Today, drone industry stakeholders incuding the Academy of Model Aeronautics (AMA), drone delivery and UTM company Wing, the Airline Owners and Pilots Association (AOPA) and the Experimental Aircraft Association (EAA) sent a letter to the FAA urging them to make to “essential changes” to the proposed remote ID rule.

The AMA has been on the forefront of efforts to work with the FAA to accomodate their members and other model aircraft hobbyists in new regulations.  Despite the AMA’s long record of safety, the proposed Remote ID rule would limit hobbyists.    Google spin-off Wing has long advocated for a policy of open skies for all – arguing that the commercial industry and hobbyists can safely share the airspace.  AOPA and EAA also represent their members in asking for the rule to accomodate young fliers and a wide variety of aircraft.   While recreational flyers outside of community-based organizations have been accused of not respecting regulations, the AMA and other organizations point out that as the drone industry grows, future talent in aviation jobs grow out of that hobbyist community.

In the letter, the authors ask that the recreational industry be included in plans to integrate drones into the airspace.

“…We agree that safety and security are critical to the successful integration of UAS in the United States. However, we urge the FAA to make essential changes to protect and sustain the model aviation community…”

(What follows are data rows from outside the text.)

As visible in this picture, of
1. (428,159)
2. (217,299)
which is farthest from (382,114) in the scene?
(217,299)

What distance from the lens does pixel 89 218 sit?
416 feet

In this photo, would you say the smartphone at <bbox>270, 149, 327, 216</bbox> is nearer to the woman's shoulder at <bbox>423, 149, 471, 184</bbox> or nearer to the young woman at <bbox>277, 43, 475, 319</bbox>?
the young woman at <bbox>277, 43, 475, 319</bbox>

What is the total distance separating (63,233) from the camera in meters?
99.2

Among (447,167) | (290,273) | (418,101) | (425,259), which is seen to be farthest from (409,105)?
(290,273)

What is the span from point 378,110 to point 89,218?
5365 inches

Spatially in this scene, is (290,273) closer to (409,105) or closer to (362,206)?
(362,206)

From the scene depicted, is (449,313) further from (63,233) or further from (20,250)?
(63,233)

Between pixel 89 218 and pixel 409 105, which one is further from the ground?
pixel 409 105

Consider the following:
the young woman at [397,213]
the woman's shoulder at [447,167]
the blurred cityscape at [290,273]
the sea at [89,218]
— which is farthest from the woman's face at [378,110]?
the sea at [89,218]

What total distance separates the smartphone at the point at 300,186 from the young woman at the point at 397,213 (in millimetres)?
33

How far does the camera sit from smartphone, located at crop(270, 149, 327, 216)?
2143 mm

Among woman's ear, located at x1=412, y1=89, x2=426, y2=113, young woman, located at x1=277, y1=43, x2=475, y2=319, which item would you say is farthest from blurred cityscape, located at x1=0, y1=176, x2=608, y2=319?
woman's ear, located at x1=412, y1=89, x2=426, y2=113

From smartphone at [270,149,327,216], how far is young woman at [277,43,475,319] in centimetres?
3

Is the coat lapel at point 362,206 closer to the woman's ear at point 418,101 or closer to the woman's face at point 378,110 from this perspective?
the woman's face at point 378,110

“The proposed rule will make it nearly impossible for everyday hobbyists to share the skies. They will need to incorporate highly automated equipment into home-built models and implement manufacturing processes comparable to a commercial aircraft. These requirements are infeasible for hobbyists who experiment in their garage, buy material at the local hardware store, and fly in their backyard or the local park.

“We urge the FAA to consider alternative approaches that promote safety and security while supporting model aviation. For example, hobbyists could notify their planned flight area to the FAA and other observers on the ground via smartphone app. Today, drone operators can fly in controlled airspace around our busiest airports by notifying their planned flight area to the FAA through apps. The FAA should be applauded for digitizing these capabilities in an accessible way. That approach is safe, smart, and sensible, and could apply to remote identification. Likewise, organizations such as clubs or schools should be permitted to renew and establish new “identification areas” over time, pre-vetted by the FAA.”